■ Stated exercise:
Answer these questions about the blog post below, one per line:
(a) Which television show does the writer say they kind of gave up on?
(b) Which journalist is named as the exception among journalists who hate The Newsroom?
(c) In which areas did the writer take most of their courses?
** START OF Extract to read **
How'd she expect for that to work out? (Obviously spoilers)
Rocks fall and mostly everyone dies.


That I could forgive. For the sake of the plot they needed someone in the coven who Eric and Bill cared enough about not to just order a carpet bombing of the place.
But then turning Tara into a vampire, that was just unforgivable. I mean out of all the characters Tara is the one who everybody knows does not want to wake from her grave. Especially after the wiggins from season 3.


So I kind of gave up on True Blood, but every now and again I read a recap on Television Without Pity. Recently started reading their The Newsroom recaps and halfway through it became clear the recaper hates the show.




I liked it. I still do. But then I started reading other reviews and it became clear. Journalists, with the exception of Dan Rather, hate this show.

After a little thought I realize why. It's kind of smug. Couched in valid criticism is the assumption that Aaron Sorkin, the show's creator could do better.

I am a blogger and have a journalism degree, but I am not a professional journalist. I have almost no experience in a newsroom. Moreover broadcast was never my thing. Web and design were the areas I took most of my courses in. But let me rebut some of Sorkin's 'implied criticisms and level a few of my own at his show.

News Judgement
Journalists try to get quality information out to the public as quickly as is reasonably possible, but the complicated stuff, that takes research; interviews, phone calls, gathering documents, going over them, investigating ground sites, occasionally even scientific testing and external expert research firms. Nobody does an exit poll by themselves these days.

My point is the reason why breaking news seems to just scratch the surface is that sometimes  gathering details and figuring out a narrative takes time. Furthermore fact checking those details takes more time. Nobody magically knows anything. People have to sort through the available information. The show likes to say journalists have crappy news judgment (Sometimes they do.), but some of the stories it provides flat out didn't exist yet. They aren't psychics. The problem is the show has the benefit of hindsight. The writers of the show know what the story is going to be because it already happened. Regular reporters don't. They have to just fumble around in the dark.
** END OF Extract to read **
** START OF Provided records **
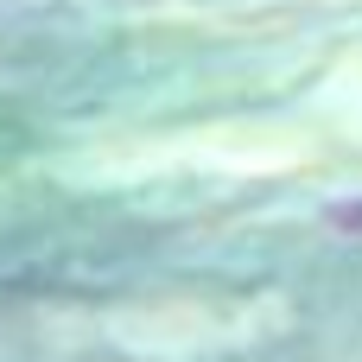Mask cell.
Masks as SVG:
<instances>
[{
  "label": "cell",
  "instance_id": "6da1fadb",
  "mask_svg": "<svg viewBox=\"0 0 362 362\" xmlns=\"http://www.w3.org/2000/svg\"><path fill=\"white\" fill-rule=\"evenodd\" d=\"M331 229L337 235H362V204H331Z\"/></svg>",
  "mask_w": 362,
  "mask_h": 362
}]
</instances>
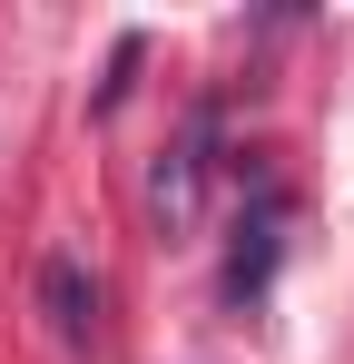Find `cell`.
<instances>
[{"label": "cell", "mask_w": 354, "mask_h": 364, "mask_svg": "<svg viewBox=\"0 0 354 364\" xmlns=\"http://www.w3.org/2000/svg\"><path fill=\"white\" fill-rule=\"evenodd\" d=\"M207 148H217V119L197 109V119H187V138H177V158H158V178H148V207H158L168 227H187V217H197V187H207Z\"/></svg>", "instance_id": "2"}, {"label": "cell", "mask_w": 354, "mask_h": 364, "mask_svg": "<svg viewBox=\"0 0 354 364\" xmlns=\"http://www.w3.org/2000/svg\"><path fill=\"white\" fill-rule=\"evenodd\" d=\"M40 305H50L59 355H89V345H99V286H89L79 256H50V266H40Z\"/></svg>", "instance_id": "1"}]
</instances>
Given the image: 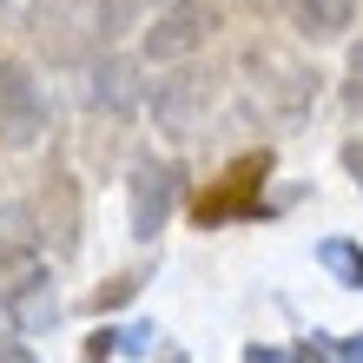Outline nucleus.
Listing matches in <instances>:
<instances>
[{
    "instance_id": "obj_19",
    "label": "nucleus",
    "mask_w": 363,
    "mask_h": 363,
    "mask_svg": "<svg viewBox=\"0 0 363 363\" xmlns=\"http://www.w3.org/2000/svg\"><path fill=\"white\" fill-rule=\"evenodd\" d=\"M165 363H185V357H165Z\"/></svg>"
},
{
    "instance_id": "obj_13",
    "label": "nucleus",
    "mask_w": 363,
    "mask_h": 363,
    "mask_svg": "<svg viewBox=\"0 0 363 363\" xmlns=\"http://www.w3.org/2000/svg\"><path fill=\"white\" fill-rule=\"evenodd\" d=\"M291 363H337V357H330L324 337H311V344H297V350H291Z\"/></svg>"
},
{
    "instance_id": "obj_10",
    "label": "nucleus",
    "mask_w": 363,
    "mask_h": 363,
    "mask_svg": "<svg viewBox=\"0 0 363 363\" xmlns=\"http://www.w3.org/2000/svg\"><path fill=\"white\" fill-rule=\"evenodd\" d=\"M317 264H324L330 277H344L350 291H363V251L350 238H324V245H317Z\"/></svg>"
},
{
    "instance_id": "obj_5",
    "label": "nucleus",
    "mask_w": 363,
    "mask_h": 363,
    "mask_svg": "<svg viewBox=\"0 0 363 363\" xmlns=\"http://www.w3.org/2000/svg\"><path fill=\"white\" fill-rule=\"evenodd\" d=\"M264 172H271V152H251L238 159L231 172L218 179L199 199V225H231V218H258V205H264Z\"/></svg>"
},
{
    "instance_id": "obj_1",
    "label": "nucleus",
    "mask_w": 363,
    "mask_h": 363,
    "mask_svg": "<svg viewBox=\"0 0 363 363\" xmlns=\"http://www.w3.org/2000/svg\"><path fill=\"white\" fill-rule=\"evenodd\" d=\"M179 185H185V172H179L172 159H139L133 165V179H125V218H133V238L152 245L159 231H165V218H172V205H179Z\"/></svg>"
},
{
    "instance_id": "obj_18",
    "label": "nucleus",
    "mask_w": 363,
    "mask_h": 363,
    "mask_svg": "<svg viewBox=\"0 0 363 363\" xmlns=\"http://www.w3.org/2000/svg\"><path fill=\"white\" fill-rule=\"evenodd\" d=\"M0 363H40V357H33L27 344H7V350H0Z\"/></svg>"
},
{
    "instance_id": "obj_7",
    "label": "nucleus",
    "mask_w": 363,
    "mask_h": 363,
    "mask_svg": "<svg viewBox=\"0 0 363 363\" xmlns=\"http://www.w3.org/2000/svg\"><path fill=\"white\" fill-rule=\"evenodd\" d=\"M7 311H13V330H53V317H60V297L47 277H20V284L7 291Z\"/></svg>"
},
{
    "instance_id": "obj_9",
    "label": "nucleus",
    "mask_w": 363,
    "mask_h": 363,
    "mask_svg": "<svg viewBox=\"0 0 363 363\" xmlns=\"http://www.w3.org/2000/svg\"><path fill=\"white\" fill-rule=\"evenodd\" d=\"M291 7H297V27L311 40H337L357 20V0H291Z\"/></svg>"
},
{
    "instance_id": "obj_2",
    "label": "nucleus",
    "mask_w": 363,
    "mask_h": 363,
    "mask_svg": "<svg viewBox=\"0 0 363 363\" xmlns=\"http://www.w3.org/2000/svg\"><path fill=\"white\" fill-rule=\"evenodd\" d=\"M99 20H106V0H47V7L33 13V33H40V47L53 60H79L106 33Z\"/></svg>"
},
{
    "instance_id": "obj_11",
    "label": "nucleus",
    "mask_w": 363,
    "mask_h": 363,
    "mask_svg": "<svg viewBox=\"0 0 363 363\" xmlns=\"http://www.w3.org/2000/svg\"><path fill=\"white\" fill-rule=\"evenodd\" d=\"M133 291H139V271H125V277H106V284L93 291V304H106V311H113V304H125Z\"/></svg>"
** END OF Provided records **
■ Task answer:
(a) True Blood
(b) Dan Rather
(c) Web and design